Language Models (LMs) exhibit two distinct mechanisms for knowledge acquisition: in-weights learning (i.e., encoding information within the model weights) and in-context learning (ICL). Although these two modes offer complementary strengths, in-weights learning frequently struggles to facilitate deductive reasoning over the internalized knowledge. We characterize this limitation as a deficit in latent generalization, of which the reversal curse is one example. Conversely, in-context learning demonstrates highly robust latent generalization capabilities. To improve latent generalization from in-weights knowledge, prior approaches rely on train-time data augmentation, yet these techniques are task-specific, scale poorly, and fail to generalize to out-of-distribution knowledge.
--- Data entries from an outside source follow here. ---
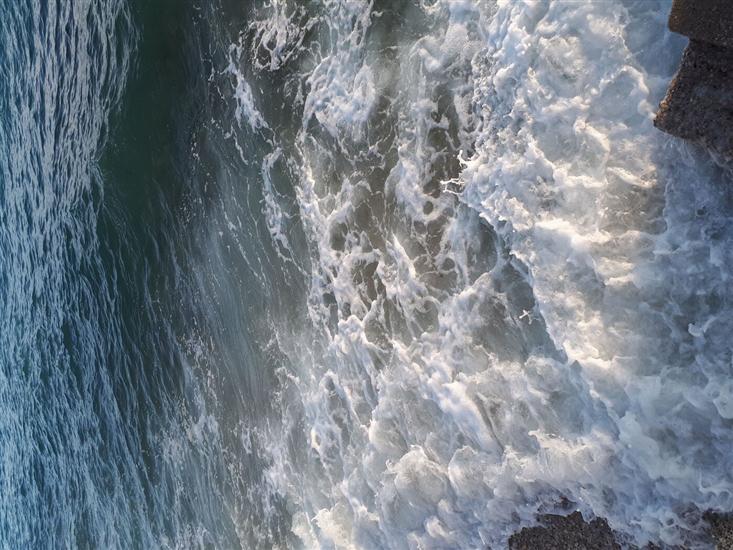 Room S2, for 2 persons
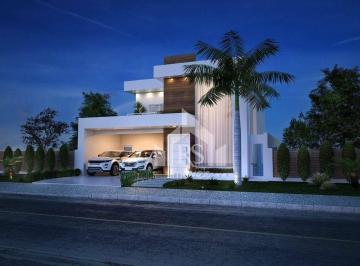 21ddc89773c24b3d3bc8403861d5669efe39f070 · Casa em Construção à Venda em Maricá – Condomínio Terras Alpha 1 | 3 Suítes, Piscina e Área Gourmet
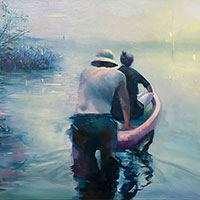 Good Morning Vietnam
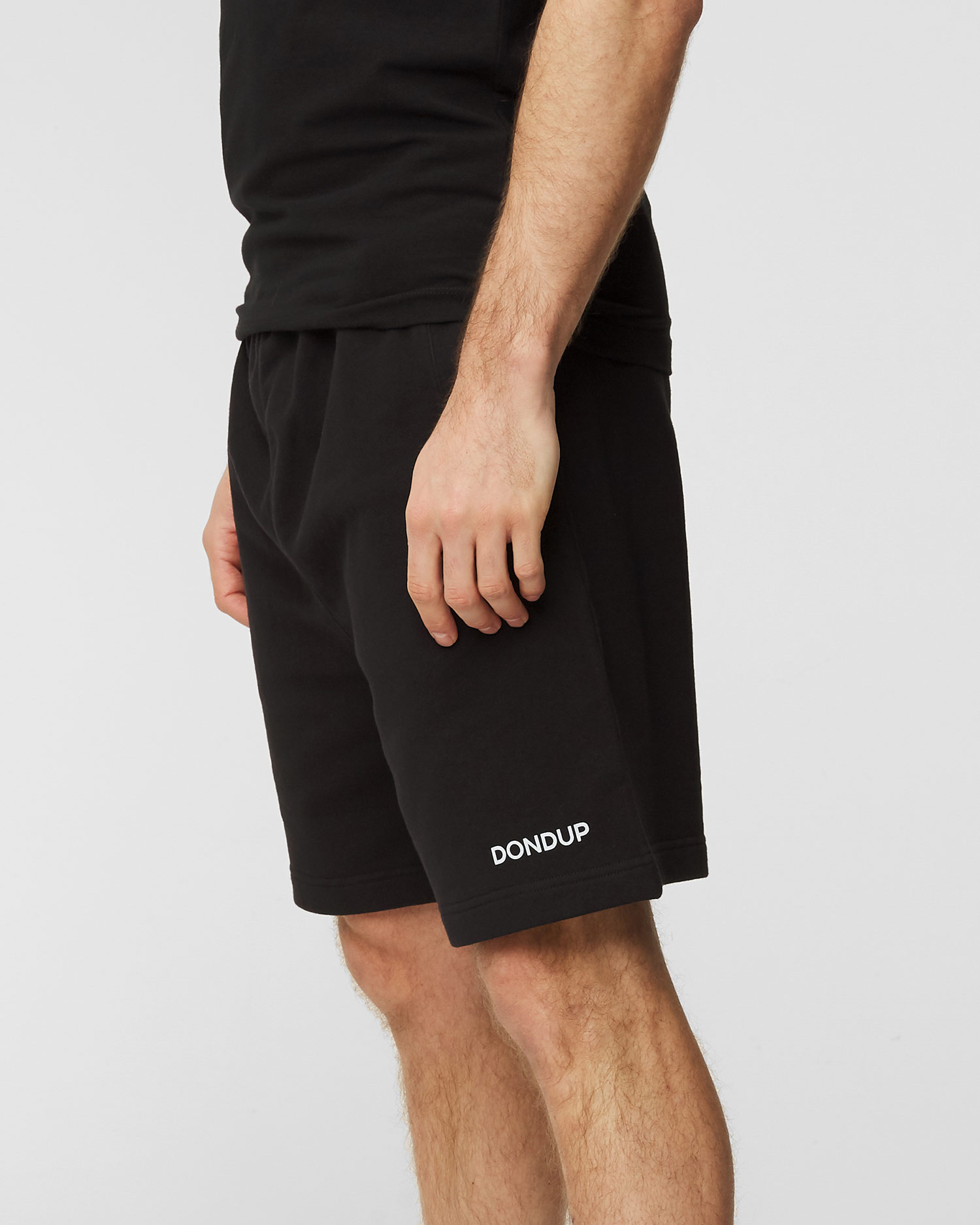 DONDUP shorts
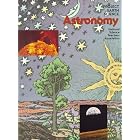 Click here to buy Project Earth Science: Astronomy by  P. Sean Smith.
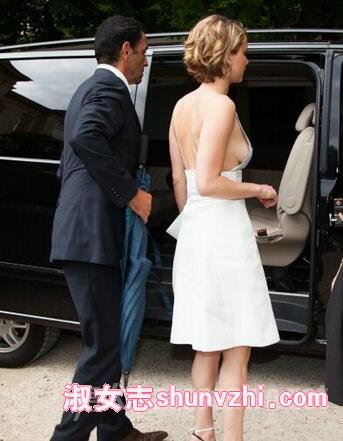 詹妮弗劳伦斯60p种子 詹妮弗劳伦斯为什么叫表姐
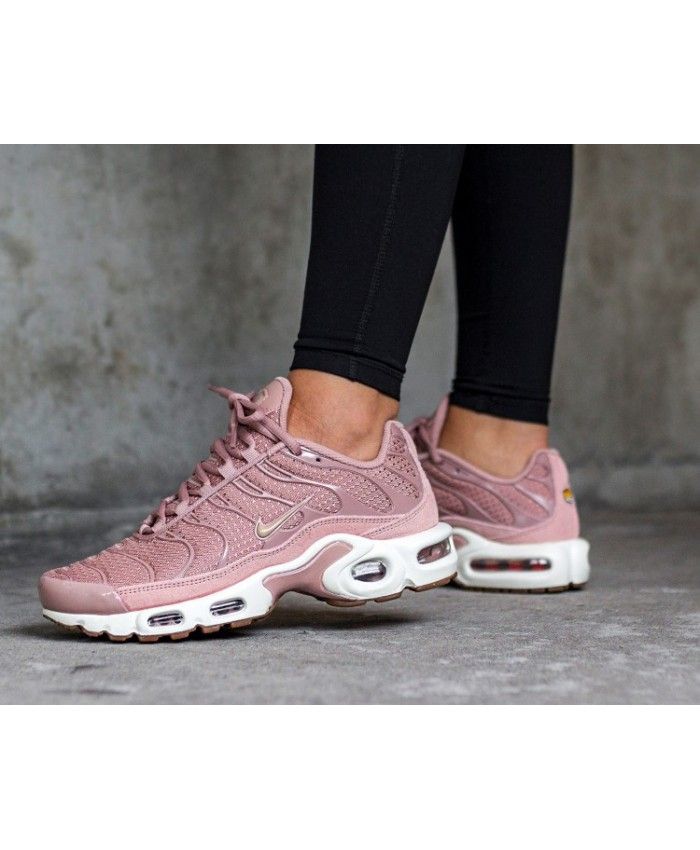 nike tn femme chaussures nike tn femme chaussures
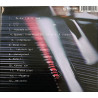 Sippola Laura CD Intermezzo  kansi EX levy EX Käytetty CD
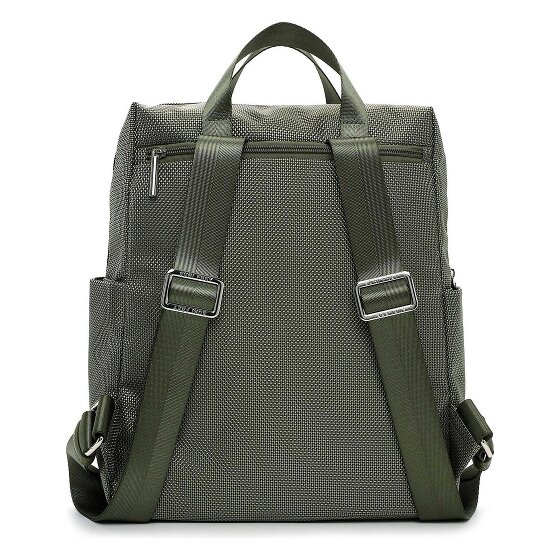 Suri Frey SFY SURI Sports Marry Dagrugzak 38 cm Laptop compartiment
To overcome these shortcomings, this work studies how models can be taught to use test-time compute, or 'thinking', specifically to improve latent generalization. We use Reinforcement Learning (RL) from correctness feedback to train models to produce long chains-of-thought (CoTs) to improve latent generalization. Our experiments show that this thinking approach not only resolves many instances of latent generalization failures on in-distribution knowledge but also, unlike augmentation baselines, generalizes to new knowledge for which no RL was performed. Nevertheless, on pure reversal tasks, we find that thinking does not unlock direct knowledge inversion, but the generate-and-verify ability of thinking models enables them to get well above chance performance. The brittleness of factual self-verification means thinking models still remain well below the performance of in-context learning for this task. Overall, our results establish test-time thinking as a flexible and promising direction for improving the latent generalization of LMs.